» **Work task**
Transcribe the listing below in full, exactly, with no images.

------------

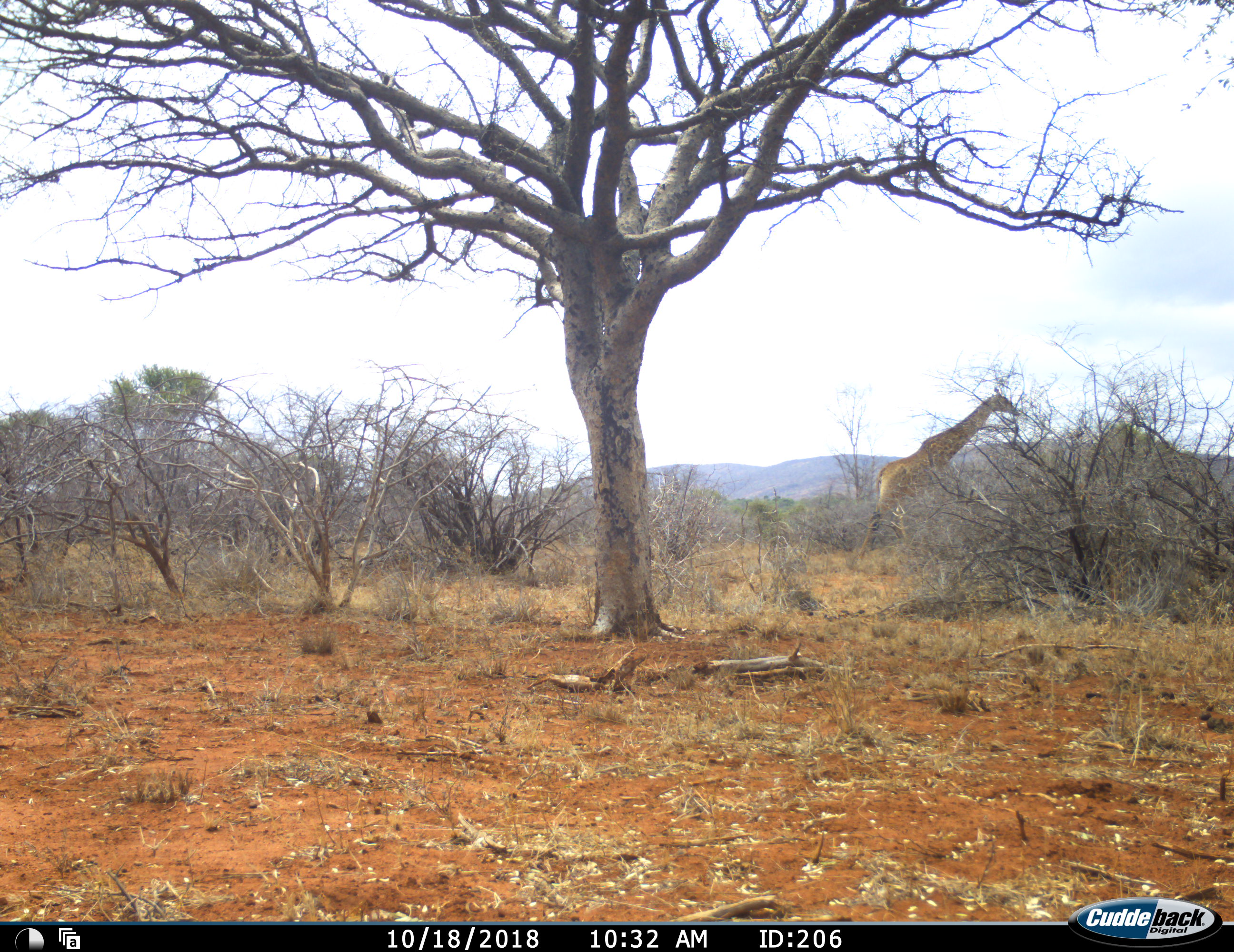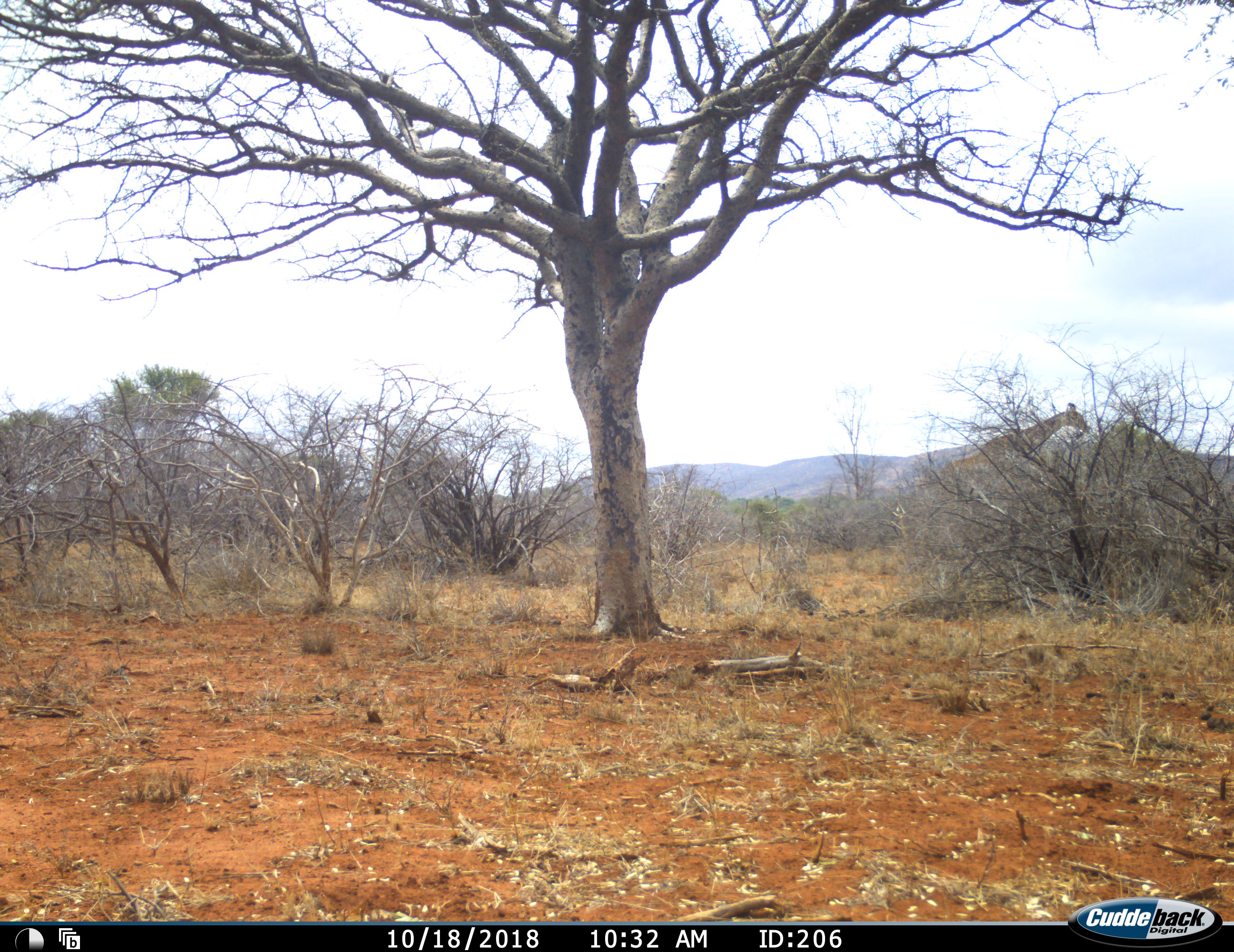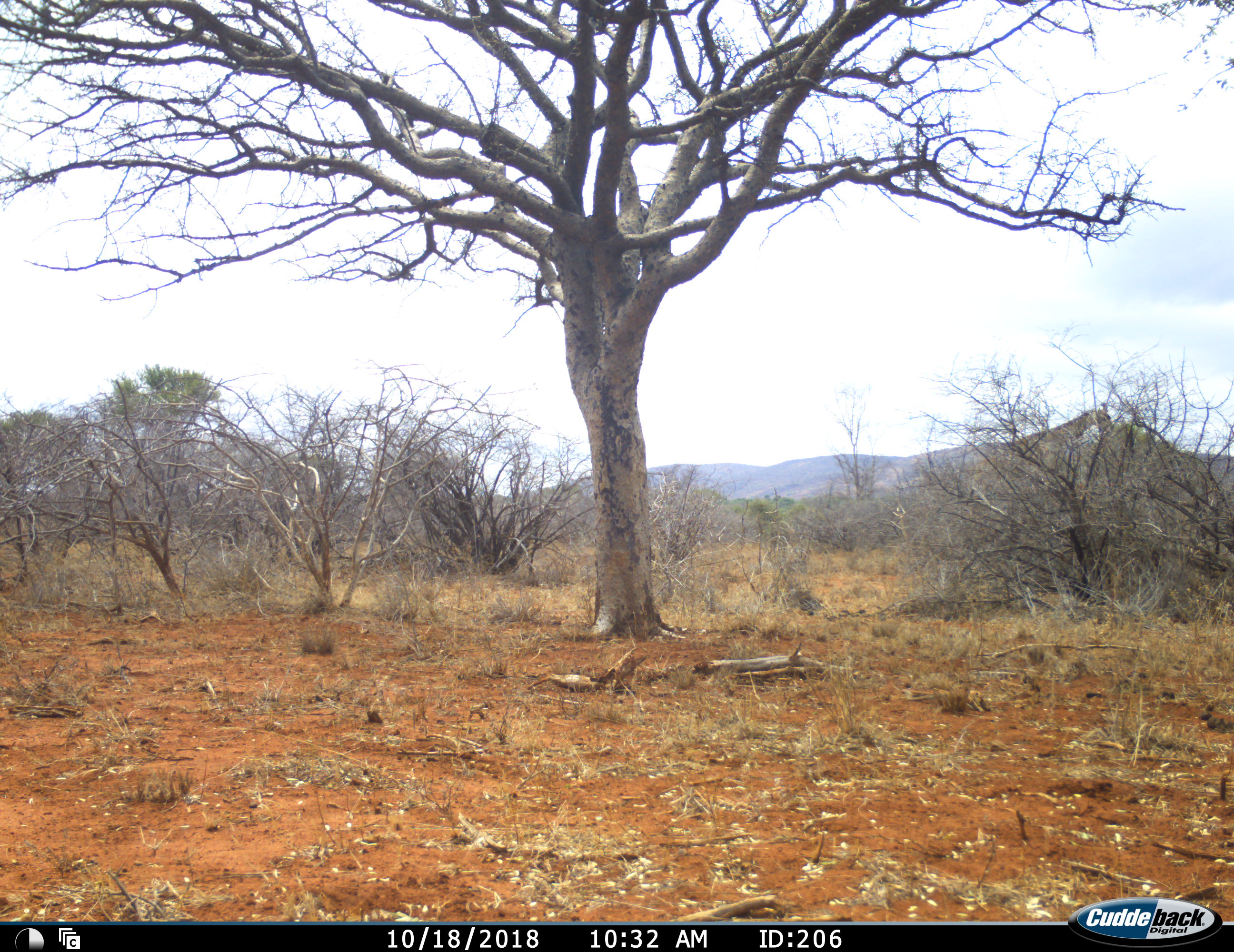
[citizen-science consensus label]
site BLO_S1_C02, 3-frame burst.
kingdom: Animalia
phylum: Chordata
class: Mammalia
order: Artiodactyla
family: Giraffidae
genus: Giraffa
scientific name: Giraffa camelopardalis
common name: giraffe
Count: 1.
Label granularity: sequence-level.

------------

» **Written solution**
[citizen-science consensus label]
site BLO_S1_C02, 3-frame burst.
kingdom: Animalia
phylum: Chordata
class: Mammalia
order: Artiodactyla
family: Giraffidae
genus: Giraffa
scientific name: Giraffa camelopardalis
common name: giraffe
Count: 1.
Label granularity: sequence-level.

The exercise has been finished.